Levy.Delval, Bruxelles

Hugo Scibetta

Hugo Scibetta

Simulation de pièces imprimées pour ART-O-RAMA 2015

Pour sa participation à ART-O-RAMA, la galerie bruxelloise Levy.Delval présente une exposition personnelle de l’artiste Hugo Scibetta qui poursuivra son travail sur les flous.

À la base de cette série, un corpus de photographies provenant du site Contemporary art daily dont l’uniformisation a retenu son attention. Ces reproductions de pièces sont ensuite floutées jusqu’à ce que le référent soit altéré au point d’être méconnaissable. Par ailleurs, une fois imprimées sur toile, ces images produisent une subtile vibration qui interdit toute nouvelle reproduction photographique fidèle. La circulation des images est alors stoppée.

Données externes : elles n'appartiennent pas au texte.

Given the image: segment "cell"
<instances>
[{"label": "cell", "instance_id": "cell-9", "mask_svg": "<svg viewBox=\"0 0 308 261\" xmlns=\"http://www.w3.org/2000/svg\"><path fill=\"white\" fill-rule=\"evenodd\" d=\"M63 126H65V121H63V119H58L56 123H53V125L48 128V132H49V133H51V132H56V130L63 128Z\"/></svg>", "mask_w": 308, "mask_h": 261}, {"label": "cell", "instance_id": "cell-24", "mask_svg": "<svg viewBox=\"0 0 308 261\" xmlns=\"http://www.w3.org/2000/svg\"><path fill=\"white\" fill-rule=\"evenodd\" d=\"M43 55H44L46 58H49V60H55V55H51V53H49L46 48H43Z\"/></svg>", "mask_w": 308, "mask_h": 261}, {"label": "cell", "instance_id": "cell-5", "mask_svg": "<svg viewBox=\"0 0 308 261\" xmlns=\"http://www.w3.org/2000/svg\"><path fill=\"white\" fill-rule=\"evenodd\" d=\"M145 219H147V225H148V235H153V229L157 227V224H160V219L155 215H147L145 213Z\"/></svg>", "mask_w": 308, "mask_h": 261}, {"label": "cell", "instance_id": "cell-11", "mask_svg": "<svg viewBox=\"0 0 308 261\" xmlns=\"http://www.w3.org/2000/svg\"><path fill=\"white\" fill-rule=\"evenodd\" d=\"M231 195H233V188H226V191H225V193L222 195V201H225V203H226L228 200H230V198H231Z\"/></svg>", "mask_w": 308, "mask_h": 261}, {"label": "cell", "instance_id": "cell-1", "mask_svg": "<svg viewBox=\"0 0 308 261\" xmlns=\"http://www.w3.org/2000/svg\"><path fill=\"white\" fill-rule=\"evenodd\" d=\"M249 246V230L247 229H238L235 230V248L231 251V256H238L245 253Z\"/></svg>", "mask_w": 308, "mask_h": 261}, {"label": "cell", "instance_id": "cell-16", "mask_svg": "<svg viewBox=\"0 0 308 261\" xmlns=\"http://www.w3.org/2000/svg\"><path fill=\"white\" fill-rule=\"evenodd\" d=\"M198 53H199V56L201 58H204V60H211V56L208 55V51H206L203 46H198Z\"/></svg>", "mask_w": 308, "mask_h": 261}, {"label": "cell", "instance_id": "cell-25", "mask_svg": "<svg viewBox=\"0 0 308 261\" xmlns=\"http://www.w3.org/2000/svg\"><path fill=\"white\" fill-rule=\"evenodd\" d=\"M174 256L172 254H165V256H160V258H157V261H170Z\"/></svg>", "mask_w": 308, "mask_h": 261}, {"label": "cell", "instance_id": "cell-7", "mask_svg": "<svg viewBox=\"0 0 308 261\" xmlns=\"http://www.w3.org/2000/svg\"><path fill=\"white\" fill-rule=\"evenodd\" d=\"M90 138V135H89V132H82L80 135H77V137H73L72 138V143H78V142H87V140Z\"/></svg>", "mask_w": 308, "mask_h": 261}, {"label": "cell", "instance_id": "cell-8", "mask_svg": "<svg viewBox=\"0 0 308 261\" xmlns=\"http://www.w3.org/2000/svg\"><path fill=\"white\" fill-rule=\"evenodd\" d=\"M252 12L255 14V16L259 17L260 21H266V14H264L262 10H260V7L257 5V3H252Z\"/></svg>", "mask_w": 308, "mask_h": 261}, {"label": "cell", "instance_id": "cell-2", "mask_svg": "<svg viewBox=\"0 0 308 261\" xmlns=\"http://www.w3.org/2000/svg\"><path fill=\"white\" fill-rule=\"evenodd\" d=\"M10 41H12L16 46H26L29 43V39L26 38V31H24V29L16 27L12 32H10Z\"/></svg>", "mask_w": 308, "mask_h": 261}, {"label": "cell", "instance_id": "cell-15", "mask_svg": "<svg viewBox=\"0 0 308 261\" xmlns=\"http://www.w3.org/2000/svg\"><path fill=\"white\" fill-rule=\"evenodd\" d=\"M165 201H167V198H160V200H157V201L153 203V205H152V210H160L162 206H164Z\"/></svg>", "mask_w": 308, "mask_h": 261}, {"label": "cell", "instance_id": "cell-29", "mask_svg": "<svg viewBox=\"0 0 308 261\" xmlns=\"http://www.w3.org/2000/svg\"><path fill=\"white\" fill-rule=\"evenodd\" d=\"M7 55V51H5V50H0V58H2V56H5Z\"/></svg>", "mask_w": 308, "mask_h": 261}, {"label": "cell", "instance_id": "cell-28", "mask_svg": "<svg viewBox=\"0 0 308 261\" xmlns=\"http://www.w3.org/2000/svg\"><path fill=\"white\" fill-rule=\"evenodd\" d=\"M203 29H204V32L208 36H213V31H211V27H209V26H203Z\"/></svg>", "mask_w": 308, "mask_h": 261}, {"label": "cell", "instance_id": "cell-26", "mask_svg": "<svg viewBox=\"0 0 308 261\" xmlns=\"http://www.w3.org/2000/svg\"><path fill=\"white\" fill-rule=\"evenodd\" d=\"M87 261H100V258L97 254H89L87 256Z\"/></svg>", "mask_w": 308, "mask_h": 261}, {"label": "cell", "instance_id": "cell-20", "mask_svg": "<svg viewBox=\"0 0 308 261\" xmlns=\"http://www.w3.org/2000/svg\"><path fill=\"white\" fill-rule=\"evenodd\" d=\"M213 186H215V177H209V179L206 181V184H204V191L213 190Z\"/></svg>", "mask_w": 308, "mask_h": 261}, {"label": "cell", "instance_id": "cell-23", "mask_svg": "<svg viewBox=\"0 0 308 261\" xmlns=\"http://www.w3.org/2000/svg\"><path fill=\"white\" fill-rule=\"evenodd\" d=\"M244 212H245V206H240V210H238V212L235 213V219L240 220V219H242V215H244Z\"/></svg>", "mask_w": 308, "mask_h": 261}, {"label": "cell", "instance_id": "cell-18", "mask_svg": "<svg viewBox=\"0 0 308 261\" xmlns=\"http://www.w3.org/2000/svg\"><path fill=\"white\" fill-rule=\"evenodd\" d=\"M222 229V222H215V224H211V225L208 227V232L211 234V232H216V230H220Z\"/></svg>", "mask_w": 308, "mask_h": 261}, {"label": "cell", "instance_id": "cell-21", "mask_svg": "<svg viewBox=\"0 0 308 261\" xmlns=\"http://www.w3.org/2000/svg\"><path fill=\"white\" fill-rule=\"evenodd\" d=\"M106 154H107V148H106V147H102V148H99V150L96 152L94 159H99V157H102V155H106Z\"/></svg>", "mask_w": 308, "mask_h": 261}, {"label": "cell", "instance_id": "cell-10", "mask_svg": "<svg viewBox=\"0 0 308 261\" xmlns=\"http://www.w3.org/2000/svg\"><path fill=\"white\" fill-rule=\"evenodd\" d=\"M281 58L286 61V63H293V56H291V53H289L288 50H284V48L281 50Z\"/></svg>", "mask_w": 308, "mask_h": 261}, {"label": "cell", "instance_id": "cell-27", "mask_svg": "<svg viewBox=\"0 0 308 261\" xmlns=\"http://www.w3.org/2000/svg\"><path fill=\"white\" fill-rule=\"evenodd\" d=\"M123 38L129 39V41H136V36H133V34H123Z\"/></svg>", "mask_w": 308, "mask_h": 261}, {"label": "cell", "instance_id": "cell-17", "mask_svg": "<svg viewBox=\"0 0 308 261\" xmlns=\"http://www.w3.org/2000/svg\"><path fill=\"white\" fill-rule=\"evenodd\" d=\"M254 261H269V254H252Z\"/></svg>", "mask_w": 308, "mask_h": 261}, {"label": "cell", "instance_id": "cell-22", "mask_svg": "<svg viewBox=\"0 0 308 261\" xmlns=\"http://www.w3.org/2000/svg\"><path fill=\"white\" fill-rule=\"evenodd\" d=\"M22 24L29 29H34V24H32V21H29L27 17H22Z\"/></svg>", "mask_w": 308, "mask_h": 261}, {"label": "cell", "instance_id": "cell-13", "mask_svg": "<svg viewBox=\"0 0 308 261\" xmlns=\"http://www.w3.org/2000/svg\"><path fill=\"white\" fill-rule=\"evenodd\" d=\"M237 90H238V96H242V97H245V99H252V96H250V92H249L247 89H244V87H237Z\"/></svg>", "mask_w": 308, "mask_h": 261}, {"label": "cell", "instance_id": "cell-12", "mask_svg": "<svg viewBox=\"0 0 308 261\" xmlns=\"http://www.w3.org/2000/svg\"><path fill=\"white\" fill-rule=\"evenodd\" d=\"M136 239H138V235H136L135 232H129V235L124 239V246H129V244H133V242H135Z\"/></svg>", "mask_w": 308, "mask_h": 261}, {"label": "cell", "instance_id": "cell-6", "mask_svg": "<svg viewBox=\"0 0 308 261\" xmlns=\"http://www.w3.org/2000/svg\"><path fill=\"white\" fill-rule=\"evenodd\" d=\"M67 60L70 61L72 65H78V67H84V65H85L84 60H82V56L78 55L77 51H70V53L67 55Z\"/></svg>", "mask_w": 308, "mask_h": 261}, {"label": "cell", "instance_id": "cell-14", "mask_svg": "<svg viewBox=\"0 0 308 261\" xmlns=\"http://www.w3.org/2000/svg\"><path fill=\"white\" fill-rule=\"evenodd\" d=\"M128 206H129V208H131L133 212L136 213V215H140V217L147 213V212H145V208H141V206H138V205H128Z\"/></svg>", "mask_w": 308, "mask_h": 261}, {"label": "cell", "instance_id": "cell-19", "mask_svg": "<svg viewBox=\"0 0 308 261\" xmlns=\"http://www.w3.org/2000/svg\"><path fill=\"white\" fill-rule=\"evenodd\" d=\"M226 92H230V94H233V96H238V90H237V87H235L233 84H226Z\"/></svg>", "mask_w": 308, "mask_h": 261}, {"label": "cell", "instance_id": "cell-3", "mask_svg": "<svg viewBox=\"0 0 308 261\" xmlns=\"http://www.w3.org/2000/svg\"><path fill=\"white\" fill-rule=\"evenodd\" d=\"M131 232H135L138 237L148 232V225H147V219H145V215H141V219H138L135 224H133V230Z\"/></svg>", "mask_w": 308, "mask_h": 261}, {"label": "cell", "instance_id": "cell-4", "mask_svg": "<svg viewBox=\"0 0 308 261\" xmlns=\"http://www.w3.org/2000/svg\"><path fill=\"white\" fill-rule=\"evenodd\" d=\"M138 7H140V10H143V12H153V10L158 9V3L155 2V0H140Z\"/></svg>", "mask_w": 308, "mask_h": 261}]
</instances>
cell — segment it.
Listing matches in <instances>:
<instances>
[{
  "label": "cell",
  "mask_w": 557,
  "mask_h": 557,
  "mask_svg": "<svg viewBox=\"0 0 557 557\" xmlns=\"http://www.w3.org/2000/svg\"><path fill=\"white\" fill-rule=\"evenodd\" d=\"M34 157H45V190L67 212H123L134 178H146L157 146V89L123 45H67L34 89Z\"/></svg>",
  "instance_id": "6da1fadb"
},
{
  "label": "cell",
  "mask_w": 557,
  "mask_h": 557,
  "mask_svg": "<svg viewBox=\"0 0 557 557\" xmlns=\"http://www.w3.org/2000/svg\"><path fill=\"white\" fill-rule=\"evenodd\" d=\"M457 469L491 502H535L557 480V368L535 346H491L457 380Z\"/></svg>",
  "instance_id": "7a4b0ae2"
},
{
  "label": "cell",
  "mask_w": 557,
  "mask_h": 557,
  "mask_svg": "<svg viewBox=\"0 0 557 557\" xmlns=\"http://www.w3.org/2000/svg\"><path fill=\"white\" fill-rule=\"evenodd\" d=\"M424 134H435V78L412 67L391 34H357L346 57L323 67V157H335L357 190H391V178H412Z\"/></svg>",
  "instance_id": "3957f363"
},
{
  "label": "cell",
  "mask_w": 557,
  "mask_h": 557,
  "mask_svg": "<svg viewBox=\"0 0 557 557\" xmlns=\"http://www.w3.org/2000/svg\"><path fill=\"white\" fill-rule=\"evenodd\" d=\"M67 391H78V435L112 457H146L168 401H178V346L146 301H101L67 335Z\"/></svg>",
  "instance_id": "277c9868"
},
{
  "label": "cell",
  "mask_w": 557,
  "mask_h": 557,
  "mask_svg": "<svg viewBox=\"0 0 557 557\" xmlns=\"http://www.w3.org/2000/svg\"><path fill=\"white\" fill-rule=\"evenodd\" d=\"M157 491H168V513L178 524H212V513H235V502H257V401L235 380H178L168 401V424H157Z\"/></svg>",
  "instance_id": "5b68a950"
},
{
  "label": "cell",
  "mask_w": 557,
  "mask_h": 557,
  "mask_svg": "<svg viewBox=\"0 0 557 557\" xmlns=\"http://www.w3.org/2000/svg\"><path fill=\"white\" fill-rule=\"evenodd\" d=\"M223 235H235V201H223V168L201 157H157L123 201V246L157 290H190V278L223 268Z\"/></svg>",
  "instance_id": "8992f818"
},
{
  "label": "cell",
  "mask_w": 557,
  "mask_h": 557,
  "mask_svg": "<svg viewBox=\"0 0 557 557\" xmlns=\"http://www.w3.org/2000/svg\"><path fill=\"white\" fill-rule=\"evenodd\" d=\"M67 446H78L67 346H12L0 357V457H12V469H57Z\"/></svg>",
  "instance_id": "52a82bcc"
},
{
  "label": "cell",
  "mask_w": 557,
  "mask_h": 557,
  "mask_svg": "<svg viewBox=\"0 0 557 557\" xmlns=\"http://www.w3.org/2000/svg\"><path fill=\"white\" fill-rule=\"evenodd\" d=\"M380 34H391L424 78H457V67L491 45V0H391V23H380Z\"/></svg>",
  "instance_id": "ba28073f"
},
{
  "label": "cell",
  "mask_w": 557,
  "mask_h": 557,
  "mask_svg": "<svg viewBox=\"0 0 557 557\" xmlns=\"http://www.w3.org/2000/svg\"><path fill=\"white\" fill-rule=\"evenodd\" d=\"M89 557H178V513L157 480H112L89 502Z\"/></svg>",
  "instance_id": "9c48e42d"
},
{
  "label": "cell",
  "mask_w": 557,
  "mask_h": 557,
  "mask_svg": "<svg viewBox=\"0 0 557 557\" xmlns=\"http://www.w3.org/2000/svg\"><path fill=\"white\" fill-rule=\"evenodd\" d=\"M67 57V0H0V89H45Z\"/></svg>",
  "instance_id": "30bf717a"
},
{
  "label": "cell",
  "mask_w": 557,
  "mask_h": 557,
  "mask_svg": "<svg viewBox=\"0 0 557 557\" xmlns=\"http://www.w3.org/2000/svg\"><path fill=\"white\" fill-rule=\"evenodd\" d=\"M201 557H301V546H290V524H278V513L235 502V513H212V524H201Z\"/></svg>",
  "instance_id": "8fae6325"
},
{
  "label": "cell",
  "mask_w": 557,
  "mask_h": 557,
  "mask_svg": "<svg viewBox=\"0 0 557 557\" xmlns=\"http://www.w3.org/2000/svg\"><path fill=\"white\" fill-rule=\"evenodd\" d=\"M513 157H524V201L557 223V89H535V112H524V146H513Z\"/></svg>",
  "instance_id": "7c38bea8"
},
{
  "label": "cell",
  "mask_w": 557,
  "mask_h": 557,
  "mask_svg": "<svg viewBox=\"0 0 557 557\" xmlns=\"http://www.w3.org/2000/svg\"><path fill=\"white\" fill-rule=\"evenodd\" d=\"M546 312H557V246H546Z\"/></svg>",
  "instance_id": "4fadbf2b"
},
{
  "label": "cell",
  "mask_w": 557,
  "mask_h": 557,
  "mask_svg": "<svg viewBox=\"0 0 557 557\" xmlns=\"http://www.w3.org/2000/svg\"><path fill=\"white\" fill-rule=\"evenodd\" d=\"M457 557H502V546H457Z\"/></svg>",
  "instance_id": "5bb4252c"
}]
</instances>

Le stand est construit comme un jeu entre différents espaces. Dans un premier temps la pièce centrale, un triptyque d’impressions sur toiles occupe le mur principal. Ce triptyque est un espace en soi, un espace d’exposition devenu flou, composition abstraite. L’image s’étend d’une toile à l’autre créant une seule et unique ligne de fuite qui pousse le regard jusqu’à une cloison en miroir.

Le stand est ouvert et s’étend au travers de ce reflet virtuel, son propre négatif. En arrivant d’un certain angle, on accède aux volumes du stand via ce reflet. On devine deux chaises appuyées contre le mur. Deux chaises de bureau, en déséquilibre, maintiennent une impression 3D, une sorte d’amphore, blanc immaculé. Cette amphore est une reproduction prise sur le site d’archive de la Fondation Lincoln, mis en place par Oliver Laric. L’objet original est une céramique et évoque donc une certaine fragilité, contrecarrée toutefois par le nouveau matériau et la reproductibilité infinie du fichier. Il n’y a rien qui retienne véritablement cette carafe de la chute, si ce n’est cette chaise en équilibre.